## Work order
Return only how many lines in the data include the string "Wall".

=====

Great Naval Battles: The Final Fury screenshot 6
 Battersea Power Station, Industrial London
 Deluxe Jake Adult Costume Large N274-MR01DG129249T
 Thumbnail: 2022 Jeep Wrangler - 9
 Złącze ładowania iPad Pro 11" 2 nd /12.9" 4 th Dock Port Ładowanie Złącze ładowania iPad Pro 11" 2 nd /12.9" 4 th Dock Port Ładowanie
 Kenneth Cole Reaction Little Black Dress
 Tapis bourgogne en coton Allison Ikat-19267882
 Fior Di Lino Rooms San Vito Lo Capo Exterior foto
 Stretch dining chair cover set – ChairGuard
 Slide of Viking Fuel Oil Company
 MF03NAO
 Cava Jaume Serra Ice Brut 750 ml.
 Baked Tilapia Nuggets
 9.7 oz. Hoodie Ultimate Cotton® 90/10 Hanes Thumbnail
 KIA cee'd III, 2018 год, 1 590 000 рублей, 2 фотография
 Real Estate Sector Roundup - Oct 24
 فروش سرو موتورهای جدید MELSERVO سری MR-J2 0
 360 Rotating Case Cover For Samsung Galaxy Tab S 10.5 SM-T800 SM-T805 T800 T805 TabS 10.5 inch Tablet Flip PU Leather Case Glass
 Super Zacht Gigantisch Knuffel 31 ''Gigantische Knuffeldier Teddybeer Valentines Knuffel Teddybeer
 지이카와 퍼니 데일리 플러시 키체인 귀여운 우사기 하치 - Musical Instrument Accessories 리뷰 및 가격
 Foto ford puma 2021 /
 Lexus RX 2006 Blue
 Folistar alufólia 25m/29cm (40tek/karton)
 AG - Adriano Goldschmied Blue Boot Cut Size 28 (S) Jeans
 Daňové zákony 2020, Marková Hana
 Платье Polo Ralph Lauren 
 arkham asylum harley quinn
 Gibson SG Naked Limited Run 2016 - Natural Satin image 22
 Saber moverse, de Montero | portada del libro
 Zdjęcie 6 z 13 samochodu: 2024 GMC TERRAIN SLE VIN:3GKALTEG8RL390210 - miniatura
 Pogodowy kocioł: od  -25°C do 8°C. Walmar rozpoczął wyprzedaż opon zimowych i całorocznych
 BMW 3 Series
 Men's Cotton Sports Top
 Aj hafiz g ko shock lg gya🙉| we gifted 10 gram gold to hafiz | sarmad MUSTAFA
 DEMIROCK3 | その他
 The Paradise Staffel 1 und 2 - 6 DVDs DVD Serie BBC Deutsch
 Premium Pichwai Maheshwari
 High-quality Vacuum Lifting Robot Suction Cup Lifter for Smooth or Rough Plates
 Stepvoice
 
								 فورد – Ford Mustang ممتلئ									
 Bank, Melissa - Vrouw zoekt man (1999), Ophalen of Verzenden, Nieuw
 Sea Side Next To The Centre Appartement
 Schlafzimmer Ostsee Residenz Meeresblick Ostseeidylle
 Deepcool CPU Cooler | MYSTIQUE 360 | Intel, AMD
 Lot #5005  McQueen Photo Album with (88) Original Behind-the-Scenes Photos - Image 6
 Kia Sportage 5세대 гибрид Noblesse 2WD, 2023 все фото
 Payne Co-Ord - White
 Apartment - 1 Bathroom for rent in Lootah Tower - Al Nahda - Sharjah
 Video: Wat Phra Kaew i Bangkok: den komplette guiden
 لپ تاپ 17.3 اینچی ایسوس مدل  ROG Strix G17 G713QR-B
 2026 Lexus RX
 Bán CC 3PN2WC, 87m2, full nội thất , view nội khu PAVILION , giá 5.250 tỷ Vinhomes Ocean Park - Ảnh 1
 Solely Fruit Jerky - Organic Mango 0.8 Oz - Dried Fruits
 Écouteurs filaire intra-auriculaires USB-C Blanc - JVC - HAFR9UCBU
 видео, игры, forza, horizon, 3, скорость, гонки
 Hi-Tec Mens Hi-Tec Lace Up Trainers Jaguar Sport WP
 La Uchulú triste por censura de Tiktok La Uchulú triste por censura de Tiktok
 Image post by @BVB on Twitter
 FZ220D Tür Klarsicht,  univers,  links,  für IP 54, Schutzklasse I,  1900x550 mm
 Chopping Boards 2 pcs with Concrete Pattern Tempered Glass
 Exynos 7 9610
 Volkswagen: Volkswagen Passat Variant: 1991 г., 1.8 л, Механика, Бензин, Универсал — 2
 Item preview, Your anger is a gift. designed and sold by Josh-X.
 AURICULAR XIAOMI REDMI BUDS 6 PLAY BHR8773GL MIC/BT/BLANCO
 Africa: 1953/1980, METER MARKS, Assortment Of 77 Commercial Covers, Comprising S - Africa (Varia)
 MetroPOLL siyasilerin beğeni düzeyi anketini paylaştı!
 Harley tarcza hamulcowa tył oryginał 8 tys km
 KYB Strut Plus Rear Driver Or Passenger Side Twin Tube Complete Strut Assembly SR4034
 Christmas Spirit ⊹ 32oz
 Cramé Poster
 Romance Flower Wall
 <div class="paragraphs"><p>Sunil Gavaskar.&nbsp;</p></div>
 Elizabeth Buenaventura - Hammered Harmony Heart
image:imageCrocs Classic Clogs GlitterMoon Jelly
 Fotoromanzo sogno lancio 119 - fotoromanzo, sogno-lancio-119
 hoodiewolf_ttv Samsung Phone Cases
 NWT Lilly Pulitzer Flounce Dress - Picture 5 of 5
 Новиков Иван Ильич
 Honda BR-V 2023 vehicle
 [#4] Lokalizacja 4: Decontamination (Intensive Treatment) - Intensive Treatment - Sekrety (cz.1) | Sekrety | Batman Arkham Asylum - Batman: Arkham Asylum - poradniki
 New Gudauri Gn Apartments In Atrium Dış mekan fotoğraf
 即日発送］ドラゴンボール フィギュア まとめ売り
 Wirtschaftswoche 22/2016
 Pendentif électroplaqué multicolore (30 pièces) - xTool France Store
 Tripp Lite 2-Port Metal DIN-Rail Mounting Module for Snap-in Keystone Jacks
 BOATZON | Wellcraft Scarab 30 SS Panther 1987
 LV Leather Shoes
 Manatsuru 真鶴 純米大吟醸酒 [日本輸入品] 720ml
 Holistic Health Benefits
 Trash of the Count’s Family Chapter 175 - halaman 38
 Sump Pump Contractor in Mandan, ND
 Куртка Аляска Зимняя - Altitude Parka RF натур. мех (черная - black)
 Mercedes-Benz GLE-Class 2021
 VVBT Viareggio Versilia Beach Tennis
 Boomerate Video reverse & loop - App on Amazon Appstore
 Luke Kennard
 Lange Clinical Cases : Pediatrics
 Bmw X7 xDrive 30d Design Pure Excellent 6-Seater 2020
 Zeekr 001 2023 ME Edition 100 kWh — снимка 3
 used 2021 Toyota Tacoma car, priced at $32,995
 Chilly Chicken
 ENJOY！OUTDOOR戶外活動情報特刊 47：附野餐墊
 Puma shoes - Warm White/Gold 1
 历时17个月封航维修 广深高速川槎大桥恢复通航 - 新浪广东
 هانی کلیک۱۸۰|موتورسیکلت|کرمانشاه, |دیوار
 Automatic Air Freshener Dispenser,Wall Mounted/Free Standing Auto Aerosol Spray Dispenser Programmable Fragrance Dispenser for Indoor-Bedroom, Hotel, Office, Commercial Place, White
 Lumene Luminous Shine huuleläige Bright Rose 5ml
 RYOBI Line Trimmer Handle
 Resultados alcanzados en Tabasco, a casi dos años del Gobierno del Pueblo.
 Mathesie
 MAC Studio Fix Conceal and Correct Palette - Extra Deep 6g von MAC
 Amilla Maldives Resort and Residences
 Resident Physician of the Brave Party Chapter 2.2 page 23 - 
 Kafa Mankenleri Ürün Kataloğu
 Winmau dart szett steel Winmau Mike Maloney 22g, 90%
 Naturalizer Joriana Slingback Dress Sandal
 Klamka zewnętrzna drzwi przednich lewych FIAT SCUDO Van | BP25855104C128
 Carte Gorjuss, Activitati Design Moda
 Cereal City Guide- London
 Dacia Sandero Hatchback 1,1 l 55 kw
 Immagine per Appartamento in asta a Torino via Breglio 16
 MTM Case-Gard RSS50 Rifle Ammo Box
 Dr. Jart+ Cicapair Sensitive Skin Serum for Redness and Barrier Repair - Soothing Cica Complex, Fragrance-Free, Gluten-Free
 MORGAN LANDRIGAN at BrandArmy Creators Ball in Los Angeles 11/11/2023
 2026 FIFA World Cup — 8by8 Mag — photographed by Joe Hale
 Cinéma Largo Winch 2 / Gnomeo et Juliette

=====

## Output for this exercise
2